The time it takes for Apple to address issues for its map will be time that benefits Nokia. Nokia's greatest strength is its mapping asset. Navteq cost Nokia $8.1 billion four years ago. The asset as service is also has an advantage over competitors, including that of Google: accessible offline on WP8, and offers turn-by-turn navigation (offline maps are available on Google Maps, but not for all devices and all versions of Android).
For the short-term, Nokia will continue to face formidable challenges. Nokia reduced the price of its existing Lumia 800 device, which will hurt margins. Continued support for the phone through WP 7.8 may help sales, but as Research in Motion (RIMM) learned, the OS 7.0 transitional release prior to Blackberry 10 failed to stem a steep decline in sales.

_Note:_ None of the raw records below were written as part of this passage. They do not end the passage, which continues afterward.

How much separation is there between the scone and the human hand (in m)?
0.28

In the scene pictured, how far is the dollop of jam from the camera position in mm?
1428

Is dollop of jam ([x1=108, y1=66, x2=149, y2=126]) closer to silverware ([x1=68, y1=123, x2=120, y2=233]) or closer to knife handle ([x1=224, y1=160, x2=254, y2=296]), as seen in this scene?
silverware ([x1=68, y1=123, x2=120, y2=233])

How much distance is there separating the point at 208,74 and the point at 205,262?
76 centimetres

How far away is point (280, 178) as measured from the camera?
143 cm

Lumia 920, initially set to be available in October, will be available at AT&T on November 2, with the software launch event taking place on October 29.
Apple provided a rare opportunity in allowing Nokia to shine. An aggressive marketing campaign leading up to the Lumia launch will help reverse negative sentiment in Nokia shares. If a software fix for Apple's map application takes longer than the market anticipates, Nokia's Navteq could appeal to a wider customer base. Nokia is innovating its map services a step further than its competitors: its augmented reality app, Nokia City Lens, came out of beta recently.
There is heavy open interest in Nokia January 18, 2013 $4.00 and $5.00 call options. Bullish investors are anticipating strong initial sales when the new Lumia is launched. These option investors will be rewarded in the short-term if Nokia's aggressive marketing resonates with consumers. Investors who buy shares at current levels will be rewarded even more.
Disclosure: I have no positions in any stocks mentioned, but may initiate a long position in NOK over the next 72 hours. I wrote this article myself, and it expresses my own opinions. I am not receiving compensation for it (other than from Seeking Alpha). I have no business relationship with any company whose stock is mentioned in this article.